*Recorded information*:
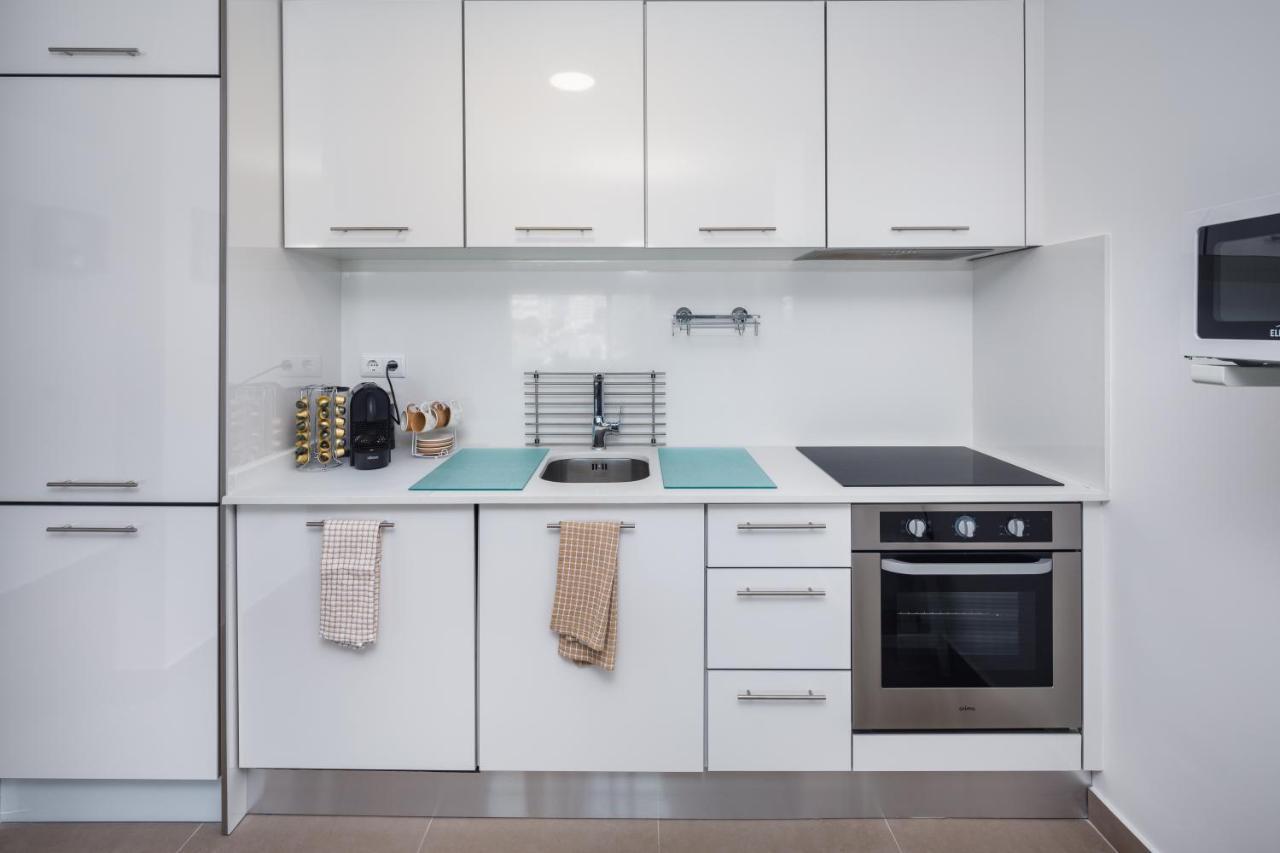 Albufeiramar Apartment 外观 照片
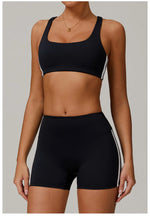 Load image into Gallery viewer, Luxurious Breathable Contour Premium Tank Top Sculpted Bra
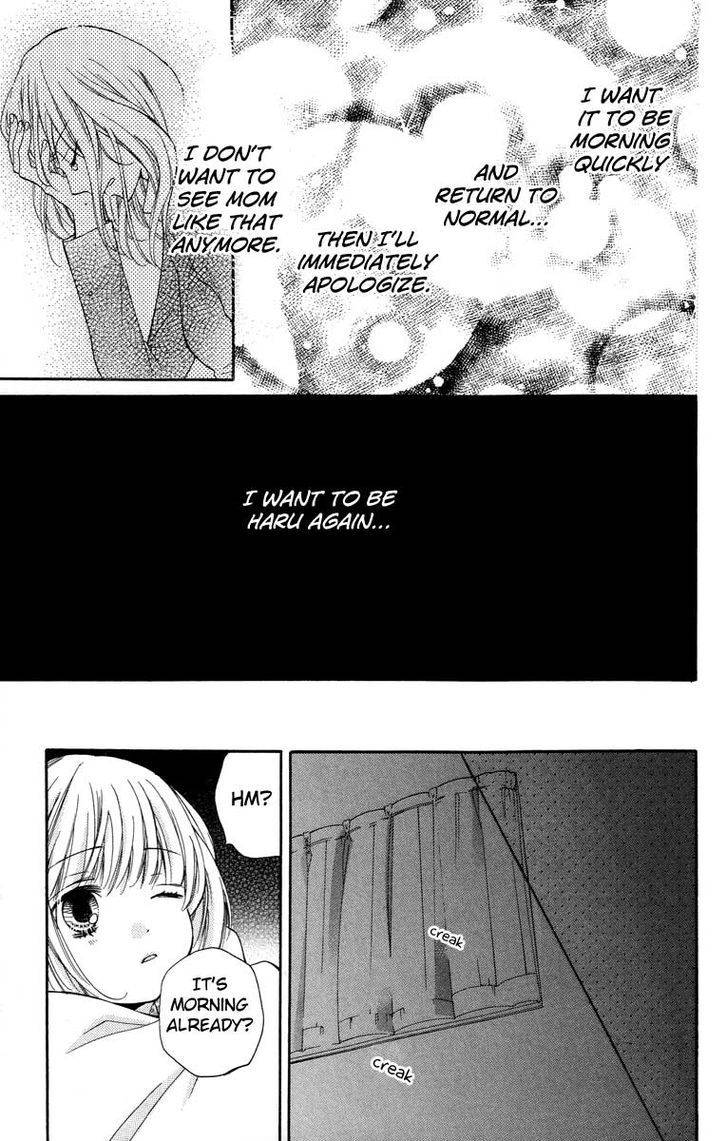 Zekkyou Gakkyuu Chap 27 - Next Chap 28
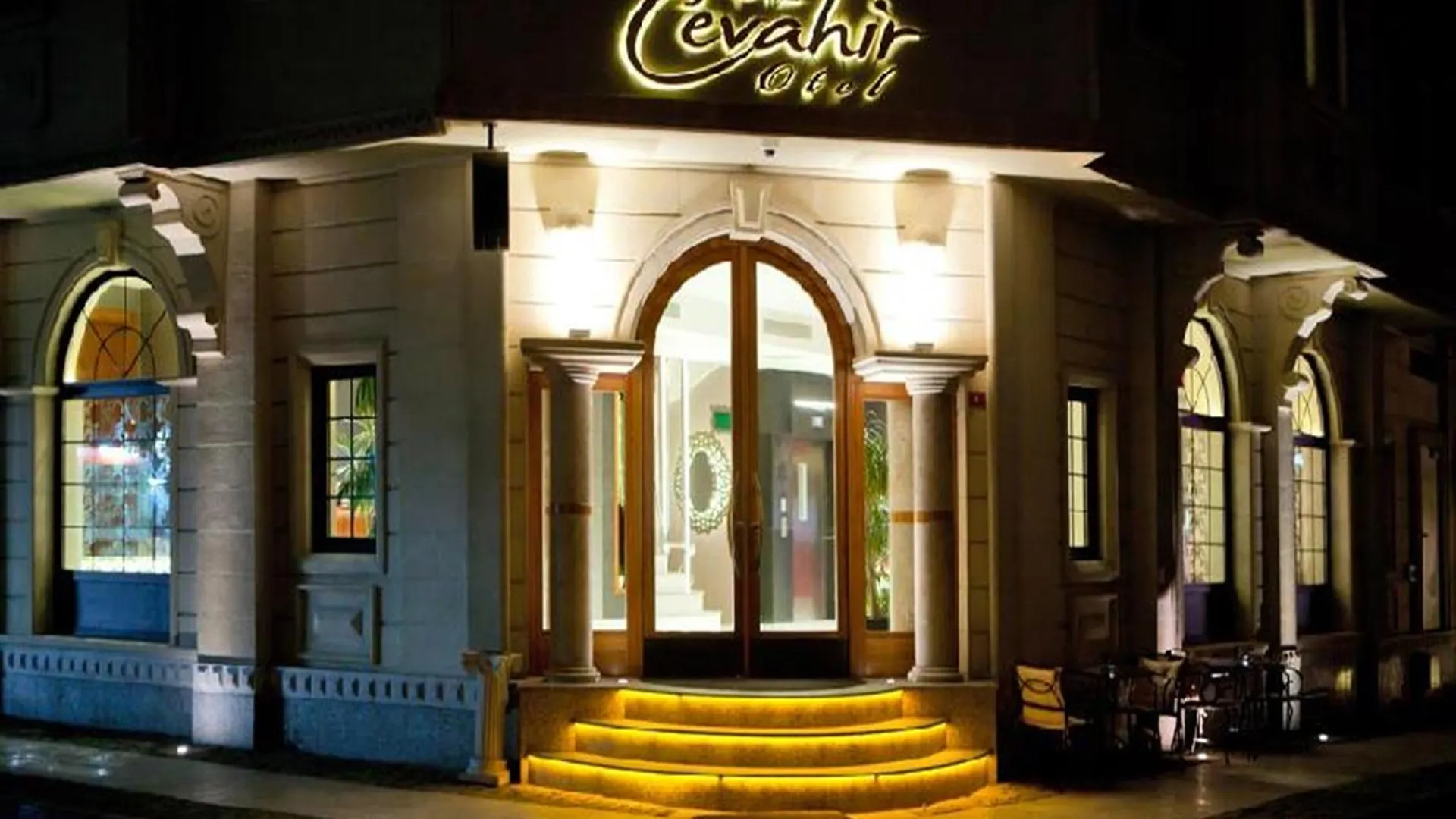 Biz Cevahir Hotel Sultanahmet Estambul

*The problem*: With pictures excluded, copy exactly the lines from the line containing "Zekkyou Gakkyuu Chap 27 - Next Chap 28" through the last line of the listing above, both ends included.

*Task answer*:
 Zekkyou Gakkyuu Chap 27 - Next Chap 28
 Biz Cevahir Hotel Sultanahmet Estambul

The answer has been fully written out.